About this exercise → A verbatim transcript of the data that follows, free of images, is the expected result.

Source records →
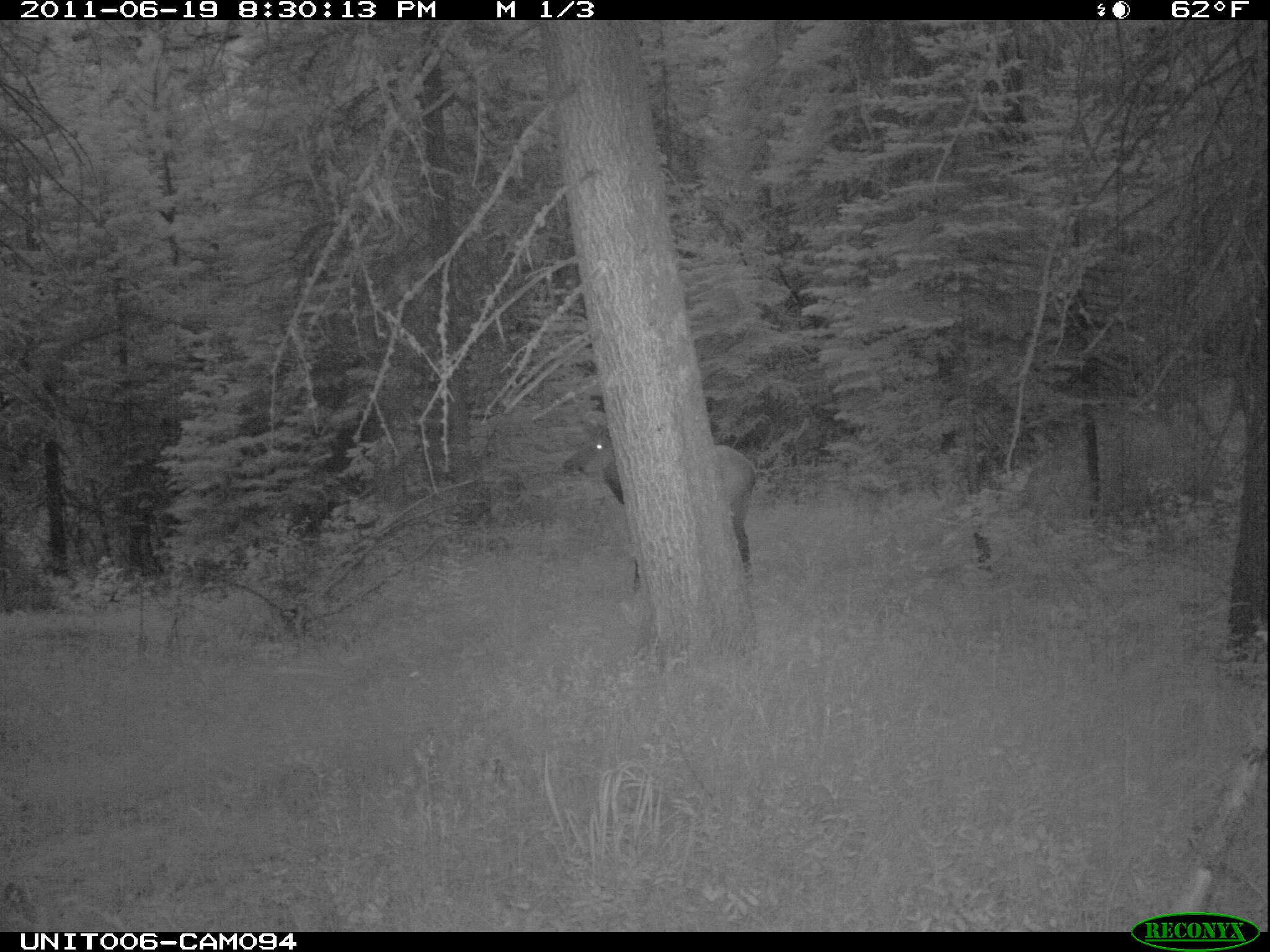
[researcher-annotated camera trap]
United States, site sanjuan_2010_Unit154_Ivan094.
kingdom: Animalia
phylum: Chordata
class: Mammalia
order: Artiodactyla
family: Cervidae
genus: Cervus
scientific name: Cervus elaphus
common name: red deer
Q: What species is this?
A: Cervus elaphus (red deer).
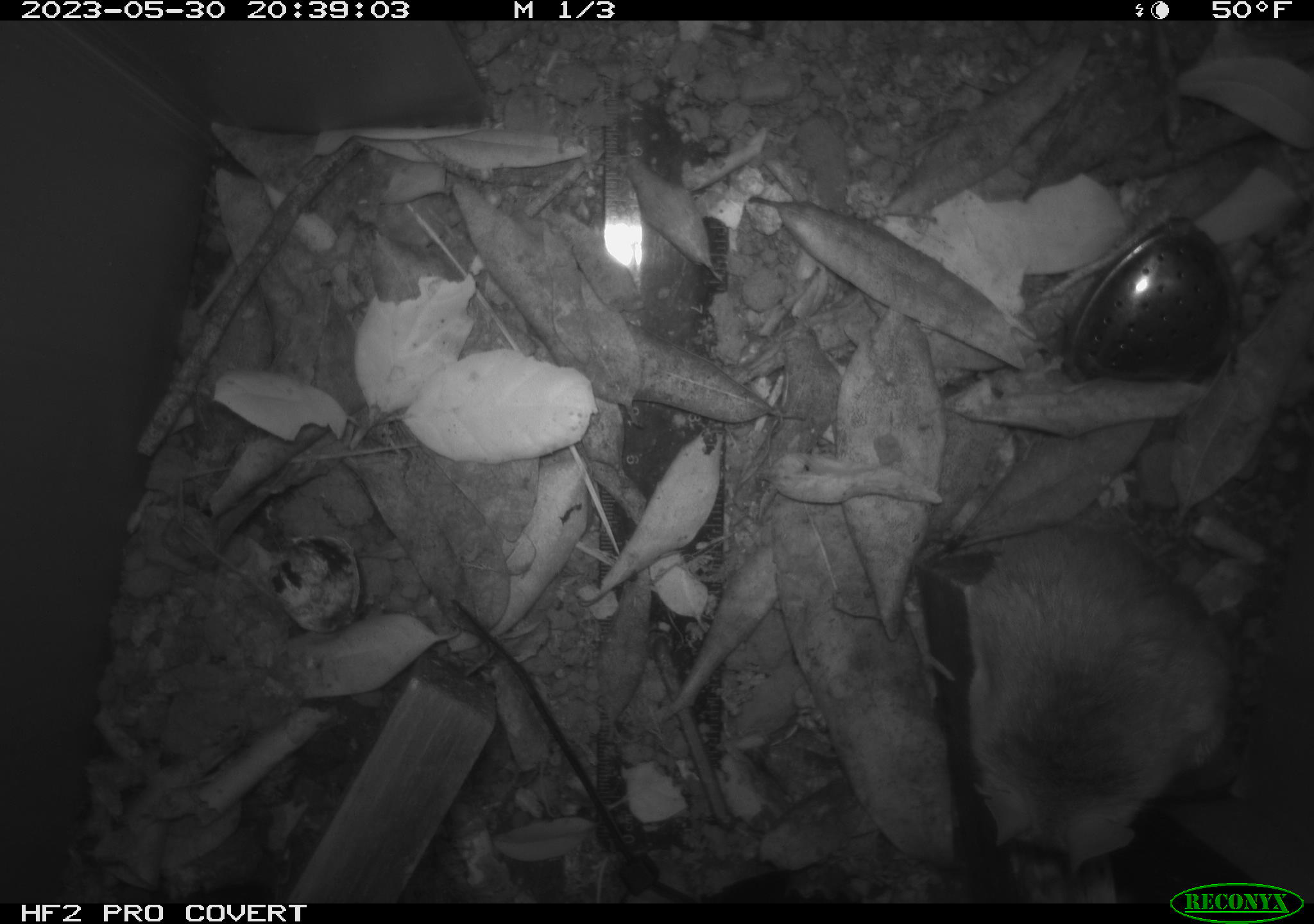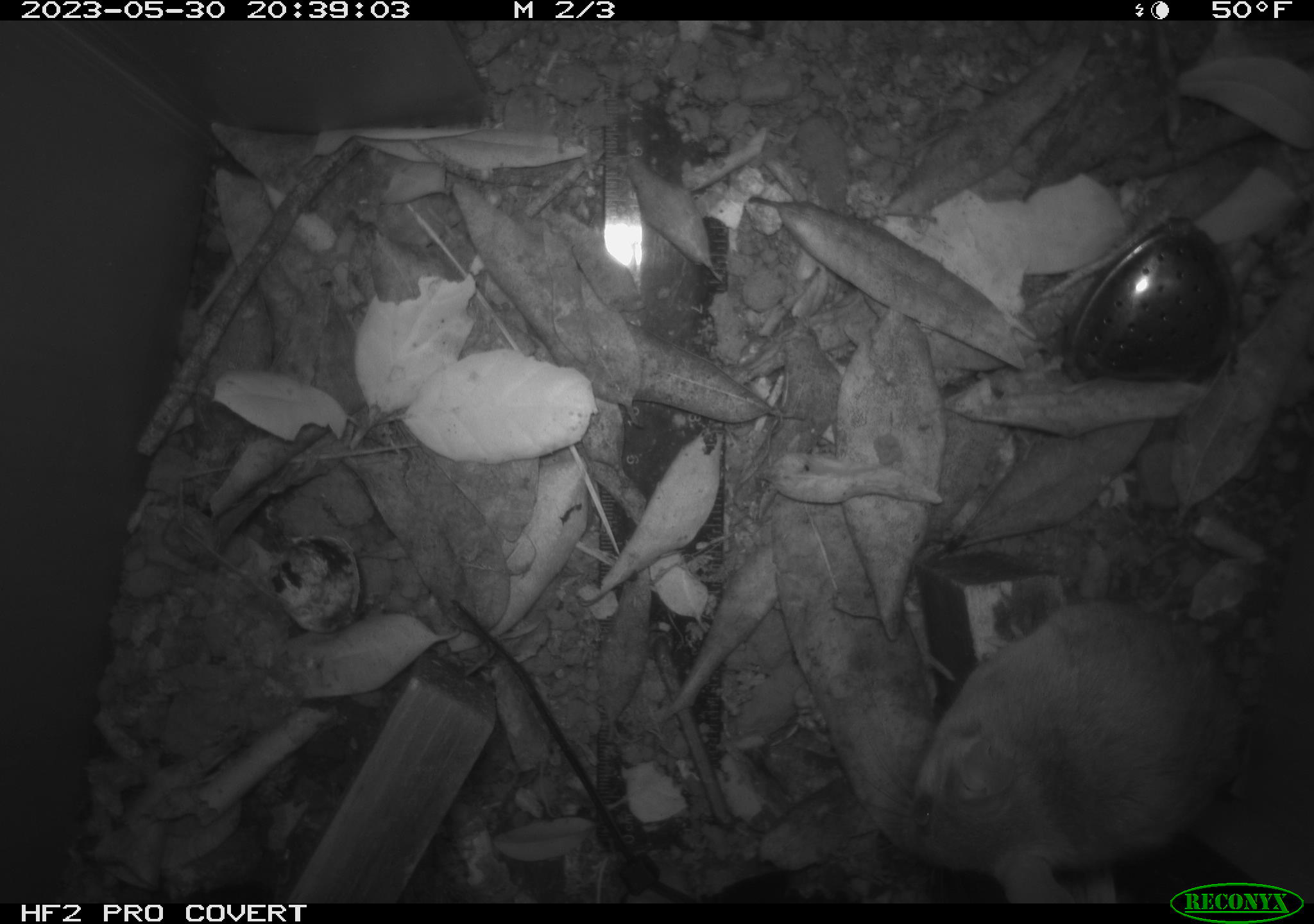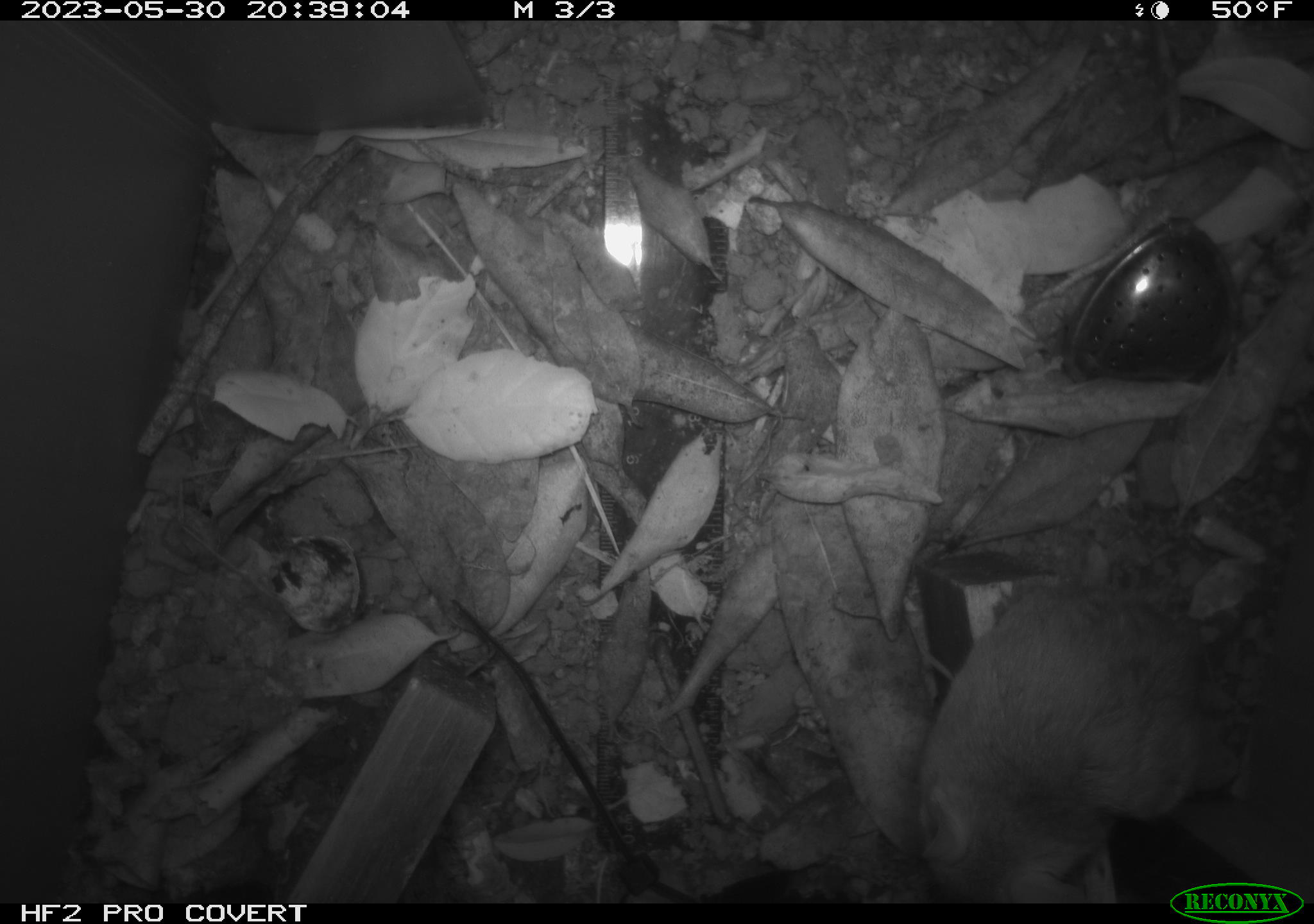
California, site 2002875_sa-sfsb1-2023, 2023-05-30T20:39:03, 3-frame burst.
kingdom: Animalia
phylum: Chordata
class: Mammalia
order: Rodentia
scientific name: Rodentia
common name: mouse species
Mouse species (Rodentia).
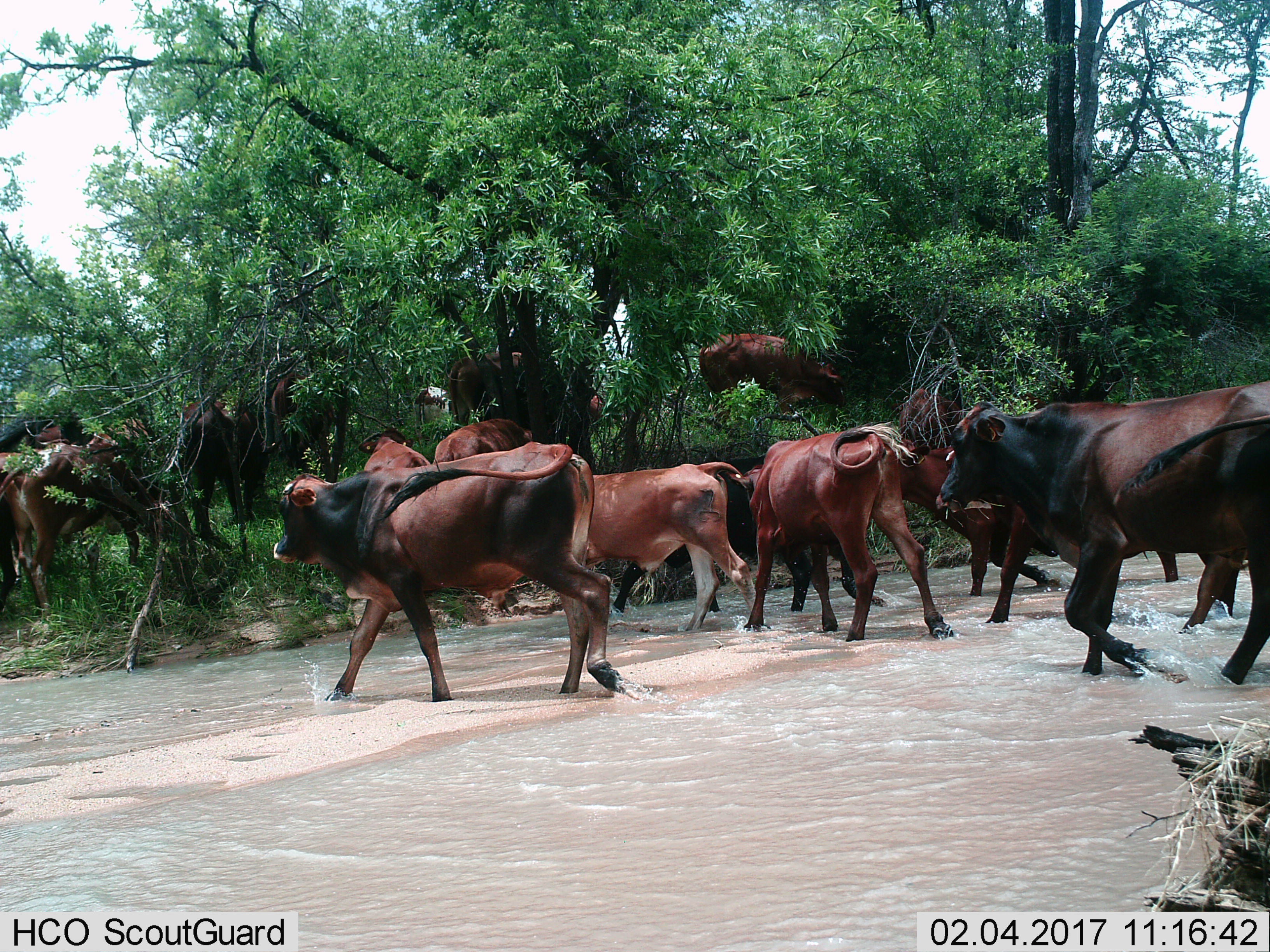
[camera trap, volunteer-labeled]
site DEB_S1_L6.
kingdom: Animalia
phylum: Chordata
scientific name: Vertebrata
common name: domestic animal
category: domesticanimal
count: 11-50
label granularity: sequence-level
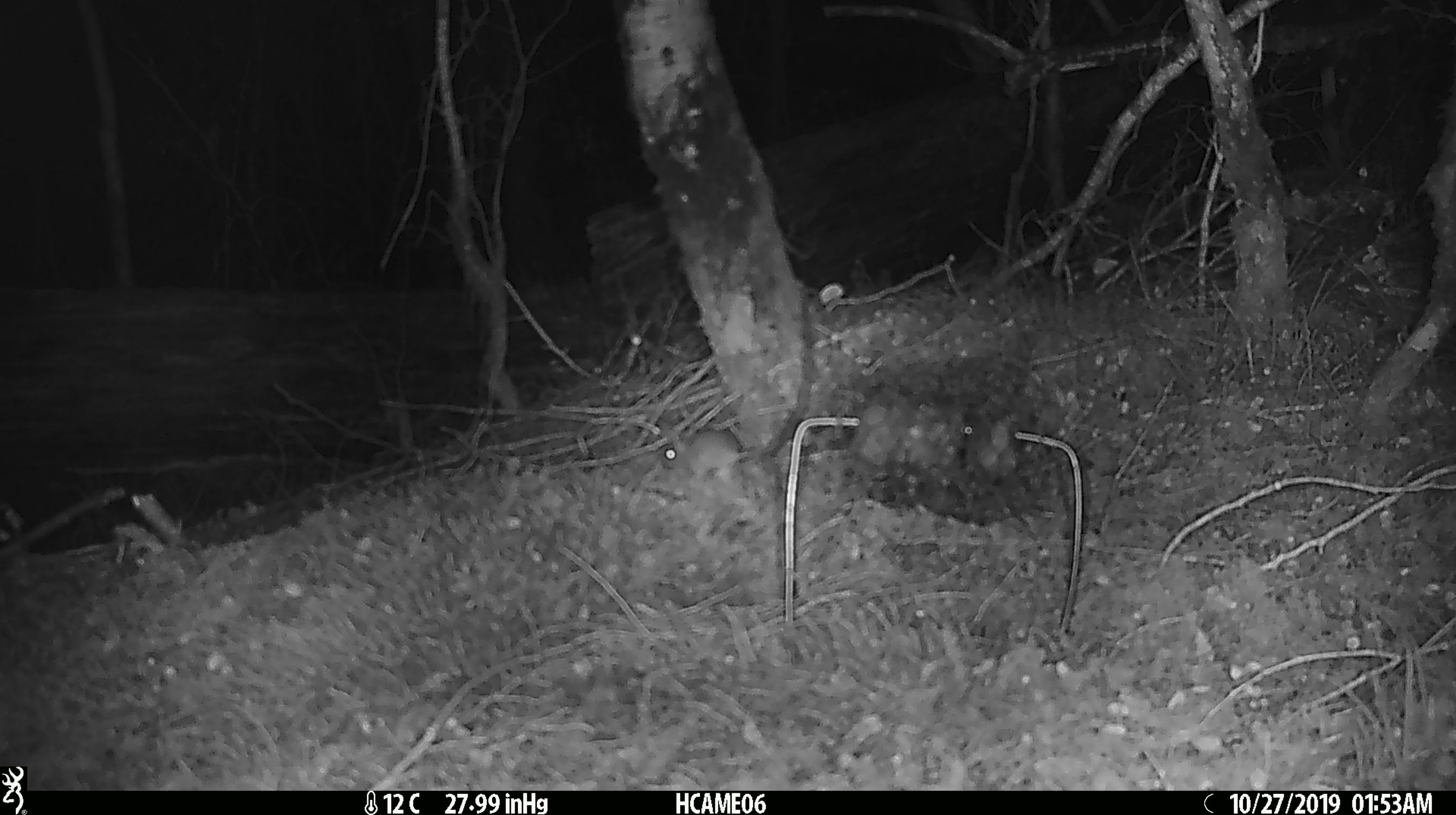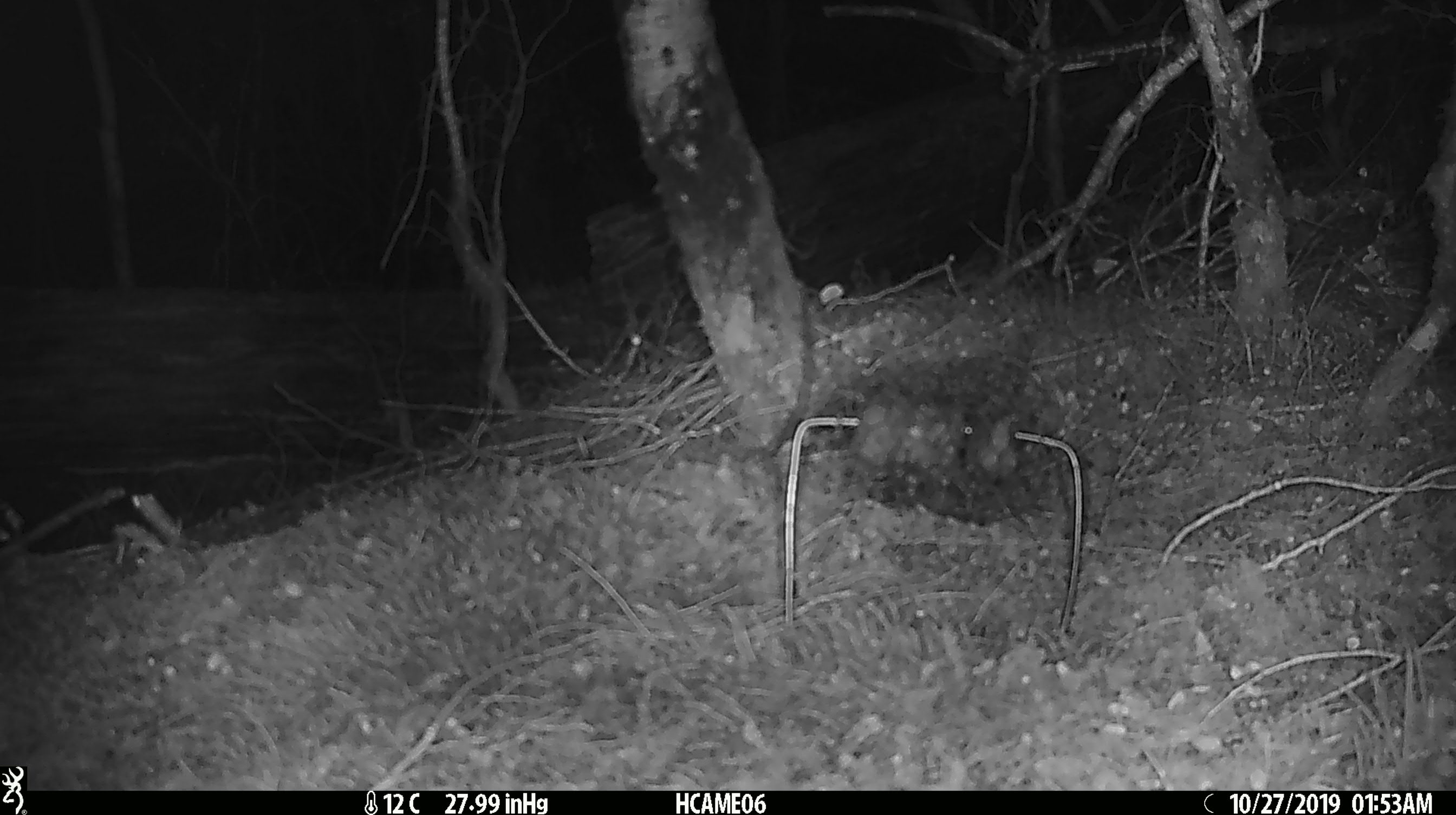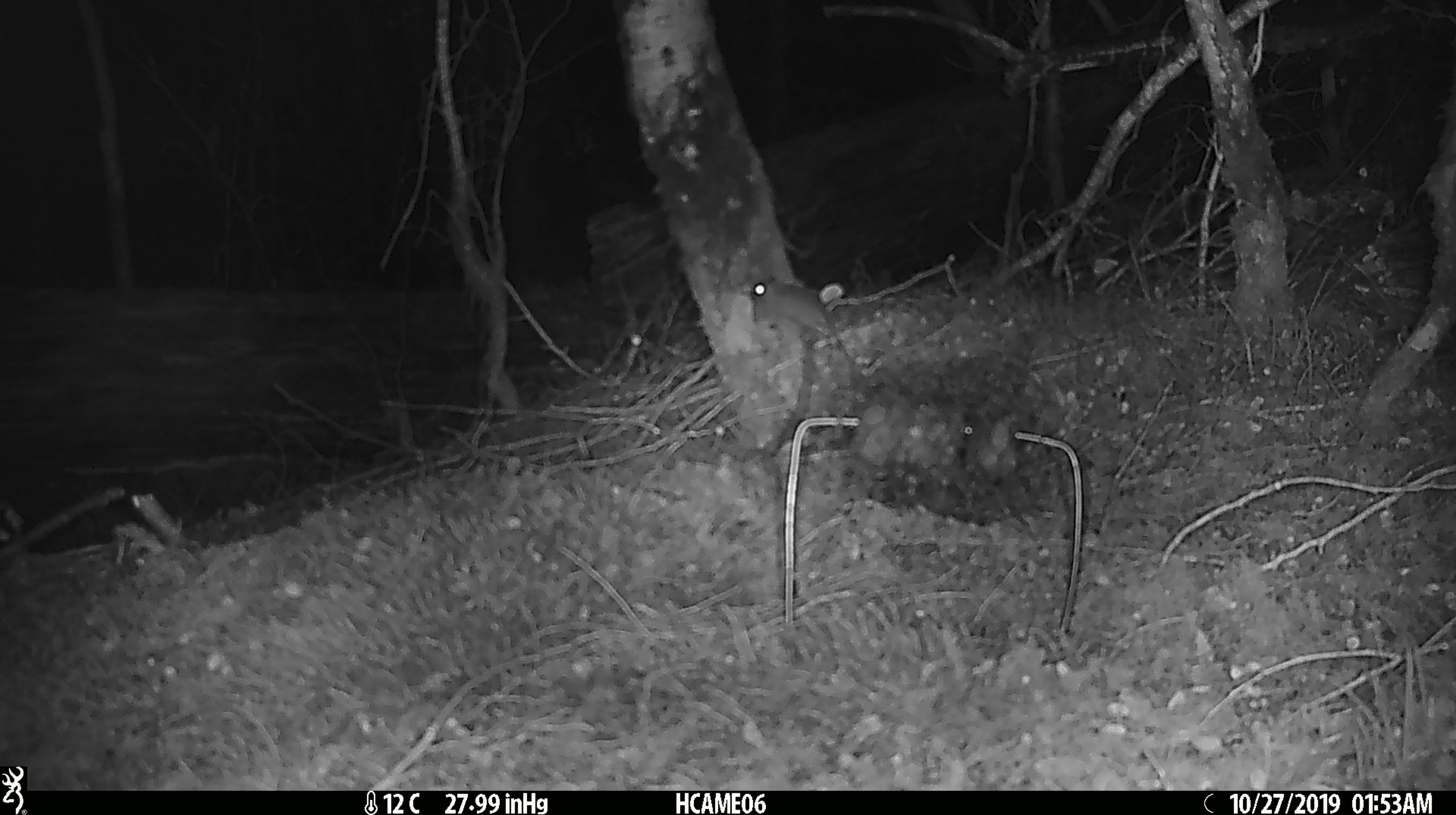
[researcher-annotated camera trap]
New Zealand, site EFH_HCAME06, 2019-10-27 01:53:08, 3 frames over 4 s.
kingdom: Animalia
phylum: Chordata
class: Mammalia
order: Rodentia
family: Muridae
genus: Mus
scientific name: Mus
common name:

Written response →
[researcher-annotated camera trap]
United States, site sanjuan_2010_Unit154_Ivan094.
kingdom: Animalia
phylum: Chordata
class: Mammalia
order: Artiodactyla
family: Cervidae
genus: Cervus
scientific name: Cervus elaphus
common name: red deer
Q: What species is this?
A: Cervus elaphus (red deer).
California, site 2002875_sa-sfsb1-2023, 2023-05-30T20:39:03, 3-frame burst.
kingdom: Animalia
phylum: Chordata
class: Mammalia
order: Rodentia
scientific name: Rodentia
common name: mouse species
Mouse species (Rodentia).
[camera trap, volunteer-labeled]
site DEB_S1_L6.
kingdom: Animalia
phylum: Chordata
scientific name: Vertebrata
common name: domestic animal
category: domesticanimal
count: 11-50
label granularity: sequence-level
[researcher-annotated camera trap]
New Zealand, site EFH_HCAME06, 2019-10-27 01:53:08, 3 frames over 4 s.
kingdom: Animalia
phylum: Chordata
class: Mammalia
order: Rodentia
family: Muridae
genus: Mus
scientific name: Mus
common name:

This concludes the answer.